Night Road(103)



“Aren’t you going to say anything?” he said.

“I didn’t think you’d be here.”

“I didn’t think you’d be here.”

Was there accusation in his voice? She reminded herself that he’d let her down, that their daughter was unhappy living with him, but it couldn’t quite grab hold, that emotion. As always, when she saw him, a part of her melted. It was her great weakness—he was her weakness and had been from the moment she’d first seen him. But she knew better now. He’d let her go to prison and let her give up custody of their daughter. “I needed to see Grace … needed to know that she was happy.”

The gravity that had always connected them exerted its force, and before she knew it, she was moving toward him. It wasn’t until she was close enough to be held by him that she realized he hadn’t moved toward her. He had stayed where he was and let her come to him. Of course.

“Why are you here?” he said.

“I had to see my daughter.”

“Our daughter.”

“Yes.” Lexi swallowed hard. She’d imagined this reunion a thousand times, a million, and never had it been so awkward, so seething with loss and distance. She wanted to ask him about Grace, ask if her daughter was like her at all, but she couldn’t do it, couldn’t hand him her heart in those few words. It was a mistake she’d made before.

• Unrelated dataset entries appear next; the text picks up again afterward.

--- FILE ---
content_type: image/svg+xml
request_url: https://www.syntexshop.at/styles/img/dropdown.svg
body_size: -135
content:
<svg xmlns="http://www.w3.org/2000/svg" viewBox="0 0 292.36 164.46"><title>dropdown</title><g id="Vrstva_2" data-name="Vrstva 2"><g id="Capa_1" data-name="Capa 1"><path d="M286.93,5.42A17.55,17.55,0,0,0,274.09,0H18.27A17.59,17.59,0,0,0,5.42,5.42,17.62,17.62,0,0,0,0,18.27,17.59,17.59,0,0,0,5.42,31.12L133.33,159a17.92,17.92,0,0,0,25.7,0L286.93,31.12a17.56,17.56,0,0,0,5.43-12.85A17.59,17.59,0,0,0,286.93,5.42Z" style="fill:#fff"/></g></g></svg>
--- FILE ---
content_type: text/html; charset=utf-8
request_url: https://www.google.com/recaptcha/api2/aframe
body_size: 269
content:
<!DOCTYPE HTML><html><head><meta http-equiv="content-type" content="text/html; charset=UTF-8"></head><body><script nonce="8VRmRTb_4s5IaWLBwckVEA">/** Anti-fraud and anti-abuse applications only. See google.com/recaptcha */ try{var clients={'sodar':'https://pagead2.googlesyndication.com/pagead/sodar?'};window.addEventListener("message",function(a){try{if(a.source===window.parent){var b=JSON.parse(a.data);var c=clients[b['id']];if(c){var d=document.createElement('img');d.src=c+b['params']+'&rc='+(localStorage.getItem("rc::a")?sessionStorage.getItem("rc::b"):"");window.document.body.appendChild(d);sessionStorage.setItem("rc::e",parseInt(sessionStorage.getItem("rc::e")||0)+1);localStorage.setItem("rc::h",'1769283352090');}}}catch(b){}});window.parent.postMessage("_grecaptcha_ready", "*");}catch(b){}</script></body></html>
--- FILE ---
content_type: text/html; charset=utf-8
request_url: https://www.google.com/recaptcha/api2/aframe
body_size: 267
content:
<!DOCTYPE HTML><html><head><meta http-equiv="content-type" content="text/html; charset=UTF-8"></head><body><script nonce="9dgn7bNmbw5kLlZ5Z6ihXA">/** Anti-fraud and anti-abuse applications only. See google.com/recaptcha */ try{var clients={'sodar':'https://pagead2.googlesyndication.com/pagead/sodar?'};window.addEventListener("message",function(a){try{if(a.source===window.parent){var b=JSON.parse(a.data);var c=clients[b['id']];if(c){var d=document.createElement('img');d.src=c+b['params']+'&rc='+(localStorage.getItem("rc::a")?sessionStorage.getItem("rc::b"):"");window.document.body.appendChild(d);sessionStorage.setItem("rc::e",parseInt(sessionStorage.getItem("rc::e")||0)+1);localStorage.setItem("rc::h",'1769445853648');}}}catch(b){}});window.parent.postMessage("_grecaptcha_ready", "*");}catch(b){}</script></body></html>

He stared down at her. She could feel the heat from his body, and the soft exhalations of his every breath. “She makes a little whistling noise when she sleeps—just like you do. Used to, I mean.”

Lexi didn’t know how to respond. Of course he knew what was on her mind; he’d always known what she was thinking. She was breathing faster now; so was he, she noticed. She stared at his mouth and remembered how he’d looked when he smiled, and how much they used to laugh, and she felt the loss all over again.

“You never answered my letters.”

“What would have been the point?” she said to him. “I thought we’d be better off if we just forgot each other. And those first two years in prison were … hard.”

“I used to think about you all the time.”

Used to. She swallowed hard, shrugged.

He touched her upper arm in a tentative, careful way, as if he were afraid she would either break or scream, or maybe he thought she wouldn’t want him so close. She stood there, staring up at him, realizing with a start that she wanted him to kiss her.

Fool.

She stumbled back from him, needing distance between them. She’d been an idiot to get this close. From the moment they’d met, she’d given him her heart. How could she not have learned anything after all that had happened? “You let me go to prison,” she said to remind herself who he really was.

“I had no choice.”

“Believe me, Zach, you’ve always had choices. I’m the one who didn’t.” She took a deep breath and looked up at this boy—man—she’d loved from the first time she saw him, and the pain of their past was overwhelming. “I want Grace,” she said evenly. “I filed the papers today.”

“I know you hate me,” he said. “But don’t do that to Grace. She won’t understand. I’m all she has.”

“No,” Lexi said. “That’s not true anymore.” She heard a car drive up, tires spin on gravel, and she had no doubt about who had arrived.

Jude. Sweeping in to save her son and granddaughter from terrible Lexi.

“Good-bye, Zach,” Lexi said, turning away.

“Lexi, wait.”

“No, Zach,” she said without looking at him. “I’ve waited long enough.”

*

Jude was shaking as she strapped Grace into her car seat.

“Ow, Nana!”

“Sorry,” Jude mumbled. A headache had spiked behind her eyes, and she could hardly see. She texted Miles to get home ASAP and then climbed into the driver’s seat. But she couldn’t go home. Lexi knew where they lived.

“How come I’m goin’ home early, Nana?” Grace said from the backseat. “Was I bad again?”

Home. That was it.

She drove—too fast—to Zach’s cabin and parked beside his truck. Once there, she took Grace in her arms and hurried inside, slamming the door shut behind her.

The sliding glass door was open. The whole place smelled of the beach at low tide. Zach stood on the deck, looking out at the Sound.

Jude carried Grace into her bedroom and put her down on her bed. Handing her a well-worn copy of Green Eggs and Ham, she said, “Read this for just a minute, okay? I have to tell your daddy something, and I’ll be right back.”

Jude left the room and closed the door behind her. Then she went out to the deck and approached her son. She could tell by his stance—his shoulders rounded in defeat, his hands plunged deep in his pockets—what had happened. She hadn’t gotten here in time. “Lexi was here,” she said bitterly.

“Yes.”

“She wants another chance, but we don’t get one. Mia will always be gone. I can’t look at the girl who killed her every day.”

Zach looked at her. “Grace is her daughter, Mom.”

The simplicity of that made Jude catch her breath. She felt suddenly as if she were hurtling toward a precipice, as if they all were. It scared her to her bones; in the past years, they’d healed just enough to survive. They couldn’t go through it again.